Une partie de l’étude était consacrée à l’identification et à la cartographie de différents groupes en Afrique qui participent à divers aspects de la production de bioénergie. Ces groupes comprennent des organisations paysannes, des ONG, l’industrie et au niveau des gouvernements, les ministères et les agences de l’agriculture, du transport, de l’énergie et de l’environnement.

« Nous savons qu’un grand nombre de secteurs présentent un grand intérêt mais le problème est qu’ils ne communiquent pas nécessairement entre eux » a déclaré Dr Monty Jones, Directeur Exécutif du FARA. « C’est une situation qui donne l’occasion au FARA, en sa qualité d’organisation ayant des partenaires dans le secteur public et privé dans la région de proposer un forum qui rassemble tous ces différents intérêts en vue de former une approche unie et inclusive à la production de bioénergie. »

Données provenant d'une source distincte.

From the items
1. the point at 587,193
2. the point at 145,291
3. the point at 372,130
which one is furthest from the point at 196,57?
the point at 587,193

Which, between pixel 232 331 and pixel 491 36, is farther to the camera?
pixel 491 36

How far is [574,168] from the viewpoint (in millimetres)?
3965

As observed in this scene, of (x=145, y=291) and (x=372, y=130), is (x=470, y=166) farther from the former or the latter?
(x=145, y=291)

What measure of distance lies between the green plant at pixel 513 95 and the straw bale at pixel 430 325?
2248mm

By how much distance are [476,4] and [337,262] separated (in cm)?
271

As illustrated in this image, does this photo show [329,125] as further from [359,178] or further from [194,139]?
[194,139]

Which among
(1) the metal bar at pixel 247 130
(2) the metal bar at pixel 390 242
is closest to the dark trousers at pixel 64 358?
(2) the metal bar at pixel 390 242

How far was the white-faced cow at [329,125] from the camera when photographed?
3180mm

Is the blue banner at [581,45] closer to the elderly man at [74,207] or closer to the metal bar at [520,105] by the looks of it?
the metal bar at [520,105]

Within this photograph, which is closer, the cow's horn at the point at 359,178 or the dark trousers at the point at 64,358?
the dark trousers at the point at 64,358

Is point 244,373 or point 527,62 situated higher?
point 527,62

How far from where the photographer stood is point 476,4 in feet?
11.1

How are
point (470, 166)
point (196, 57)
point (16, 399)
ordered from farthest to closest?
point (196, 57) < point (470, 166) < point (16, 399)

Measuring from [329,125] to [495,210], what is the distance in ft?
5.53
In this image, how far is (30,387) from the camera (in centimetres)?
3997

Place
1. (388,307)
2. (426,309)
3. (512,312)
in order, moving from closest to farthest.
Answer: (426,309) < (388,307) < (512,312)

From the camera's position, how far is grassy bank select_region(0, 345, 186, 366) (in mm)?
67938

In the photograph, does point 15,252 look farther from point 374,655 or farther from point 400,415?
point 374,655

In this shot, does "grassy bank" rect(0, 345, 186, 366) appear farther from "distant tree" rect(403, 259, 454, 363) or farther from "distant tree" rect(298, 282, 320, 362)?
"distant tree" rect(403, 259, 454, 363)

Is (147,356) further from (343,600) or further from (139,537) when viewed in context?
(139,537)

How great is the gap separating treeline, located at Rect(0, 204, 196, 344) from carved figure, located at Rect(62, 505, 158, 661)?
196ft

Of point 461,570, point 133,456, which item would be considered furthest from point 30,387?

Lors d’une discussion du rapport au cours de la semaine des sciences, une question clé qui a surgi était que les questions de bioénergie devraient faire partie d’une conversation plus large sur la manière de satisfaire les besoins en énergie des agriculteurs africains.

« L’énergie est indispensable à la modernisation de l’agriculture en Afrique a affirmé Dr Ibrahim Togola, qui dirige un groupe de développement de l’industrie agricole au Mali et qui est professeur à l’Institut polytechnique rural du Mali. « Nous avons besoin de faire comprendre à nos politiciens que nous n’aurons jamais une révolution agricole en Afrique sans avoir accès aux services modernes d’énergie » a-t-il ajouté.

La 5ème Semaine africaine des Sciences agricole et Assemblée Générale du FARA rassemble des représentants des institutions africaines et non africaines de la recherche agricole pour le développement. Nos partenaires incluent des organisations agricoles et d’éleveurs, des centres de recherche agricole nationaux et internationaux, des universités, des ONG et des entreprises privées. Le Gouvernement du Burkina Faso a gracieusement offert d’accueillir la cinquième (5ème) Assemblée Générale du Forum pour la Recherche Agricole en Afrique (FARA).